From architecture diagram to buying committee tool
The full platform architecture slide showed everything at once—all the products, modules, and every integration. It was built for internal alignment, not external selling. The new version surfaced one product at the right level of abstraction, designed to be used in early discovery to map the buyer’s tech stack. Champions could use it without the seller in the room.
What changed
Two new types of assets for the buying committee: A repositioned sales deck, and individual one-pagers for each key persona involved. The positioning work was built around the CPG brand buyer’s decision criteria—not the company’s capabilities—and designed to give every stakeholder a reason to say yes, not just the champion a reason to be interested.
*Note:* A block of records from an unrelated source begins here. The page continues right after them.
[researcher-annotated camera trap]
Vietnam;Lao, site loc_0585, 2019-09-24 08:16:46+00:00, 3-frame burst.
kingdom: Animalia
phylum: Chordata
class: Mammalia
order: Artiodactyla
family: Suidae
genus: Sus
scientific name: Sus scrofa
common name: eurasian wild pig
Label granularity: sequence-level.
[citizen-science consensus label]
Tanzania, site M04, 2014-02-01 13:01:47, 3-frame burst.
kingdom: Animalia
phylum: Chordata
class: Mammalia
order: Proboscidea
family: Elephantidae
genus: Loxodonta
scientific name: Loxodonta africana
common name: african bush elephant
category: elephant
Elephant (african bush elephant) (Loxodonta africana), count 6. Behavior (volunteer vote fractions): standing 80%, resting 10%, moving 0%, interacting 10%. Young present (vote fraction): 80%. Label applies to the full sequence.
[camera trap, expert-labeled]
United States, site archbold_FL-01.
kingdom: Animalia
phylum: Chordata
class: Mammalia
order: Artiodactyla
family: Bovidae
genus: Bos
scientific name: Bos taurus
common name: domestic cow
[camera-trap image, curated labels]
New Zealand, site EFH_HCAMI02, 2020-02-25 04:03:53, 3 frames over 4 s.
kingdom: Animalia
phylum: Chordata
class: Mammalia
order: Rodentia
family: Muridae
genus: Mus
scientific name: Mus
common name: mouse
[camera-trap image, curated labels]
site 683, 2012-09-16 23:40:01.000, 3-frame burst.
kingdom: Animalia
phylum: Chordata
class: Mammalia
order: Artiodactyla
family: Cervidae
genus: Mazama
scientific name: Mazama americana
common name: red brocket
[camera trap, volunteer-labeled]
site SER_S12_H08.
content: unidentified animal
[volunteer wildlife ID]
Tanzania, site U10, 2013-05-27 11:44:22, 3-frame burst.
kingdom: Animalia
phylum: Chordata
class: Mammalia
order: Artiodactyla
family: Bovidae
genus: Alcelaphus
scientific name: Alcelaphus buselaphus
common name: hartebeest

The new narrative reframed the existing supplier ecosystem not as a feature, but as a risk mitigator for brands—something that reduced implementation burden and accelerated time to value. It turned the company’s strongest asset into a buying trigger instead of a reason to wait.
Industry research was added to contextualize the problem, create urgency, and establish the company as a credible expert, not just a vendor with a point of view.
What Happened Next
Sales reps were in the Google Slides before the final version was delivered. They didn’t wait to be trained on it. They asked if they could use it on their next call.
That’s the clearest signal that positioning has worked: when the people who have to sell it recognize themselves in it.
Beyond immediate rep adoption, the new narrative was incorporated into the company’s multi-enterprise platform messaging and press communications. It was recognized in industry awards (Top Software & Technology) and reinforced through broader platform positioning, establishing the new product not as a standalone launch but as a strategic growth pillar.
The problem was structural: the company was selling to a new buyer profile without a positioning system designed for that buyer’s decision process.
The translation gap wasn’t obvious from inside the company. The team believed the positioning was solid. The existing deck was comprehensive. The product was differentiated. What was missing was the bridge between what the company knew to be true and what a Chief Supply Chain Officer, COO, or CTO would hear in a 30-minute meeting and then carry back to their peers.